Medication is a critical factor for symptom control and treatment of chronic diseases, including diabetes. Moreover, people with diabetes (PWD) and/or metabolic syndrome with complex complications commonly take many medications to manage their diseases and symptoms, which can result in polypharmacy and poor medication-taking behaviors. Various dosage times depend on the characteristics of the medications; therefore, the risk of poor medication use is high.8 Poor medication taking has a negative impact on glycemic control and clinical outcomes, leading to worsening complications and an increased risk of mortality.9,10 Lin et al11 reported that an increase in “taking medication” by 10% lowers glycosylated hemoglobin (A1C) by 0.16%.
According to the 2024 American Diabetes Association guidelines for pharmacologic therapy for PWD, combination medication therapy is recommended, focusing on good blood sugar control, especially in cases where A1C is not controlled and comorbidities exist.10 Oral hypoglycemic agents (OHAs) are administered in various ways (ie, before, with or without, or immediately after a meal) depending on the pharmacodynamics of each medication.12 However, taking medication for diabetes has common attributes of physical and psychological factors, such as social, family, and health team support factors and the unique characteristics of diabetes.4 In particular, taking medication is recognized as 1 of the 7 essential self-care behaviors that contribute to effective diabetes selfcare through improved behavior changes.13 According to the Association of Diabetes Care and Education Specialists13 (ADCES), the ADCES7 self-care behaviors (healthy eating, being active, monitoring, taking medication, problem-solving, healthy coping, and reducing risks) provide a comprehensive framework to guide individuals with diabetes in achieving optimal health outcomes. Therefore, medication taking plays a pivotal role in maintaining glycemic control and is closely linked with the ability to manage one’s condition effectively.
Self-efficacy motivates positive cognition and is related to behavioral practices that can improve clinical outcomes; it can play a key role in diabetes self-management.14 Self-efficacy theory has guided research on the influence of people’s belief in their ability to control their self-care behaviors,15 particularly in people with chronic illnesses, including diabetes. In people with diabetes, self-efficacy is essential for initiating or participating in recommended self-care activities and predicting individuals’ behaviors and outcomes. Strategies to enhance self-efficacy are related to positive behavioral changes. Self-efficacy refers to the belief or confidence that one can successfully perform a specific action required to attain a desired outcome,16 the most important prerequisite for behavioral change and a critical aspect of taking medication.17 Therefore, identifying a patient’s level of self-efficacy for medication use when pharmaceutical care is provided is a way to maximize the effect of taking medication.

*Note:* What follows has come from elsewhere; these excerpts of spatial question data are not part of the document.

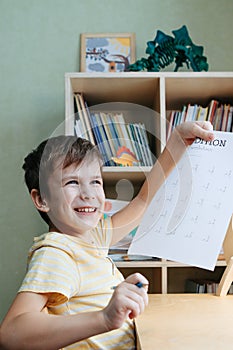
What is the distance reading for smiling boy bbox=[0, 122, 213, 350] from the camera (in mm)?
883

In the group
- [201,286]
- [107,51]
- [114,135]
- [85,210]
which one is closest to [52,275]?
[85,210]

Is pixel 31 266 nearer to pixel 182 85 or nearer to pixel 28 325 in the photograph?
pixel 28 325

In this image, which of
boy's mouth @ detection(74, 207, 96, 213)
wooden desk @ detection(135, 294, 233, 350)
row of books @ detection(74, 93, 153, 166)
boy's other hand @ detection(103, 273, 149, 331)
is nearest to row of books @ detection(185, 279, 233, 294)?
wooden desk @ detection(135, 294, 233, 350)

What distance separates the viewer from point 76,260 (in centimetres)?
107

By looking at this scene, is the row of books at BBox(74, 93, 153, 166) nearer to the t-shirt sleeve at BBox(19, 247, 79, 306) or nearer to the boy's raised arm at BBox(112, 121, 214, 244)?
the boy's raised arm at BBox(112, 121, 214, 244)

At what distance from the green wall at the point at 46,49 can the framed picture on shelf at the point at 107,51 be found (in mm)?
33

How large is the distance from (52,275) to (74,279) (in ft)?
0.20

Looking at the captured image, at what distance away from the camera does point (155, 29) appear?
7.08 ft

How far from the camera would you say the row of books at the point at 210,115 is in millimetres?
1925

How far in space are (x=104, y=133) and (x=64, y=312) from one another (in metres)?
0.55

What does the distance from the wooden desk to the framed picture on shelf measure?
108 centimetres

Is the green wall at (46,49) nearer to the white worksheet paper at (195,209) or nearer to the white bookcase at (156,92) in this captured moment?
the white bookcase at (156,92)

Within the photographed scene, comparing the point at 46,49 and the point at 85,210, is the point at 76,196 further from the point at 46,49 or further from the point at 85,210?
the point at 46,49

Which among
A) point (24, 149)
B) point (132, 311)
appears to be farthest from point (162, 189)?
point (24, 149)
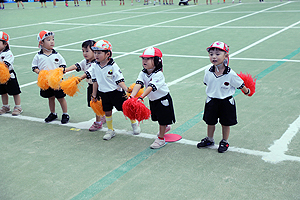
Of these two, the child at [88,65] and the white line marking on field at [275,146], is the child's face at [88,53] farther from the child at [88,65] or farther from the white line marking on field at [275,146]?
the white line marking on field at [275,146]

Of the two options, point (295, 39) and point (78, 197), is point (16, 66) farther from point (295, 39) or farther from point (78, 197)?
point (295, 39)

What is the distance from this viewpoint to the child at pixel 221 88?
15.5 feet

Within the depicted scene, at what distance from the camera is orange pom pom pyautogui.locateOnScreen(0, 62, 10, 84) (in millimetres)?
6754

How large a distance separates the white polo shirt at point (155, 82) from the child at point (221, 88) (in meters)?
0.69

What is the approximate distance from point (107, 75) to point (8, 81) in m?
2.78

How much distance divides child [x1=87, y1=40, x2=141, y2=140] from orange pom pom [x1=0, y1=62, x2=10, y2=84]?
2.18m

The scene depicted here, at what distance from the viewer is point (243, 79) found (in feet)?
16.6

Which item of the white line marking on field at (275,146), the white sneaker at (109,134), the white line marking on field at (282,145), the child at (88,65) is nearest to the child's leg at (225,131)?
the white line marking on field at (275,146)

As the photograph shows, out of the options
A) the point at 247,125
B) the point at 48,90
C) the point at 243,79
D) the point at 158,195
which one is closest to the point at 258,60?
A: the point at 247,125

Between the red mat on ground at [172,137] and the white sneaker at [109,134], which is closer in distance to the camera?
the red mat on ground at [172,137]

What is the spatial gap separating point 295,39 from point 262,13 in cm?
851

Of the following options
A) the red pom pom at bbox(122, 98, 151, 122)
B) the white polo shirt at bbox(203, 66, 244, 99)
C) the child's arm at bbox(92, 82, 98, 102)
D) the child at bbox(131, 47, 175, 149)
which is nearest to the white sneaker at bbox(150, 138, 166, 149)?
the child at bbox(131, 47, 175, 149)

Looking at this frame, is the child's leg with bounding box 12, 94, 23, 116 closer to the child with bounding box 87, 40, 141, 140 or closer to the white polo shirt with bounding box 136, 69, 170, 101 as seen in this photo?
the child with bounding box 87, 40, 141, 140

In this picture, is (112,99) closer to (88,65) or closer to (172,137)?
(88,65)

The Self-Efficacy for Appropriate Medication Use Scale (SEAMS) is a brief, reliable, and valid instrument that evaluates self-efficacy for medication use among patients with a variety of chronic diseases. Initially, the English version of SEAMS was developed for individuals with coronary artery disease and other comorbidities.16 It has been translated into Chinese to evaluate its psychometric properties when used to evaluate people with stroke and PWD17,18 and into Portuguese to evaluate outpatients with coronary heart disease.19 However, a valid and reliable version of the SEAMS has not yet been adapted for use by PWD taking medications for metabolic syndrome in Korea. Therefore, this study aimed to evaluate the psychometric properties of the Korean version of the SEAMS (SEAMS-K) for PWD who are taking medication for metabolic syndrome so that it can be used to assess medication self-efficacy in a clinical setting.
The first step in expanding the use of the SEAMS to Koreans was to assess the validity and reliability of the existing version for measuring the self-efficacy of PWD taking medication for appropriate medication use for various reasons. This study aimed to examine the psychometric properties of the SEAMS-K with PWD taking medication for metabolic syndrome, specifically, (1) structural validity, (2) hypothesis testing for construct validity, (3) reliability, and (4) responsiveness.
A cross-sectional survey was conducted to evaluate the psychometric properties of SEAMS-K. A convenience sample of 130 PWD was recruited from a diabetes outpatient clinic at a university-affiliated hospital in Suwon, South Korea. The sample size was satisfactory because the instrument comprised 13 items. For exploratory factor analysis (EFA), a sample of 5 to 10 participants per item was considered adequate.20 The Kaiser–Meyer–Olkin (KMO) measure of sample adequacy supported this sample size. The inclusion criteria were being age 19 years or older, being diagnosed with diabetes, and taking 1 or more OHAs for the past 6 months and/or taking medication for metabolic syndrome according to The National Cholesterol Education Program Adult Treatment Panel III criteria.21 Patients with severe cardiovascular disease and cognitive impairment were excluded. Electronic medical records provided clinical information, such as the duration of diabetes, the number of OHAs administered, the A1C level within 1 week before the interview, and the presence of diabetic complications.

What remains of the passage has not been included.